Long-term debt consisted of the following:

 

     June 30, 2012      December 31, 2011  
     Face      Carrying
Value
     Face      Carrying
Value
 

Five-Year Revolving Credit Line Due June 2016

   $ 170.0       $ 170.0       $ 0.0       $ 0.0   

4.6% Notes Due July 1, 2013

     135.2         135.4         135.2         135.4   

6.0% Notes Due October 1, 2015

     250.0         249.8         250.0         249.8   

8.95% Notes Due July 1, 2017

     249.4         248.9         250.0         249.5   

Other

     3.1         3.1         1.2         1.2   
  

 

 

    

 

 

    

 

 

    

 

 

 

Long-term Debt, Total

   $ 807.7       $ 807.2       $ 636.4       $ 635.9   
  

 

 

    

 

 

    

 

 

    

 

 

 

All of the outstanding notes are unsecured and may be repaid in whole or in part, at our option at any time subject to a prepayment adjustment.

During the second quarter of 2012, we repurchased portions of our 8.95% notes due July 1, 2017 with a total carrying value of $0.6 for a total purchase price of $0.8 including accrued interest, resulting in a loss of $0.2. Net loss from our debt repurchases is included in net loss on early extinguishment of debt in the accompanying statement of income.

During the first and second quarters of 2011, we repurchased portions of our 4.6% notes due July 1, 2013 with total carrying values of $1.6 and $3.8, respectively, for total purchase prices of $1.7 and $4.1, respectively, including accrued interest, resulting in losses of $0.1 and $0.2, respectively.

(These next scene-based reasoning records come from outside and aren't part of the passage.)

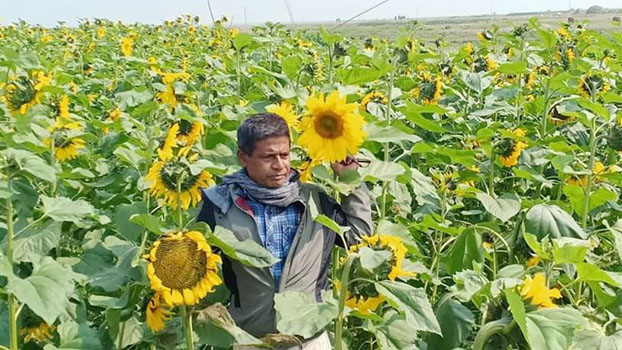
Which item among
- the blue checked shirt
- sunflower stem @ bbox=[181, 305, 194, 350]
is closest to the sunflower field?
sunflower stem @ bbox=[181, 305, 194, 350]

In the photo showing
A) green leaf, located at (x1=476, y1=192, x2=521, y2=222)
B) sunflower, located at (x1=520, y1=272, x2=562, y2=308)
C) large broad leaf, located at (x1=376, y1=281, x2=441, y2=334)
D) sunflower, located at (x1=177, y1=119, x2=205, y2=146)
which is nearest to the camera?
sunflower, located at (x1=520, y1=272, x2=562, y2=308)

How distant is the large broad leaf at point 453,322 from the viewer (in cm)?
202

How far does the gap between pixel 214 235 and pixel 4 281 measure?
71cm

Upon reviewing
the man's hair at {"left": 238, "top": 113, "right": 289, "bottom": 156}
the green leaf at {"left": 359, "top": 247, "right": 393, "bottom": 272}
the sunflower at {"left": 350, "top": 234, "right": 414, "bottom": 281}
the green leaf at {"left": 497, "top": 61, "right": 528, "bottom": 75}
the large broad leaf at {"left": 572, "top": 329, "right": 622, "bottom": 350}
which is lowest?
the large broad leaf at {"left": 572, "top": 329, "right": 622, "bottom": 350}

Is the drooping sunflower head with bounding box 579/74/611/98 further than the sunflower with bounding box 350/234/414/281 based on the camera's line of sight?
Yes

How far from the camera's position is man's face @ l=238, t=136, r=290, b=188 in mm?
2178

In April 2012, we drew down $210.0 from our existing revolving credit facility for the purposes of funding the Umeco transaction, of which $170.0 remained outstanding as of June 30, 2012. There remains $230.0 of borrowings available under the $400.0 unsecured five-year revolving credit facility at June 30, 2012. We continue to be required to comply with certain customary financial covenants under the Agreement: (i) the ratio of consolidated total debt to consolidated earnings before interest, taxes, depreciation and amortization (“EBITDA”), and (ii) the ratio of consolidated EBITDA to consolidated interest expense. We are in compliance with these covenants and expect to be in compliance for the foreseeable future.

At June 30, 2012 and December 31, 2011, the fair value of our long-term debt was $900.4 and $715.4, respectively. The fair value of our debt is based on Level 2 inputs, as defined in Note 17. These inputs include a discounted cash flow analysis which incorporates the contractual terms of the notes and observable market-based inputs that include time value, interest rate curves, and credit spreads.

The weighted-average interest rate on all of our debt was 5.68% and 6.90%, as of June 30, 2012 and 2011, respectively. The weighted-average interest rate on short-term borrowings outstanding as of June 30, 2012 and 2011 was 0.78% and 1.54%, respectively.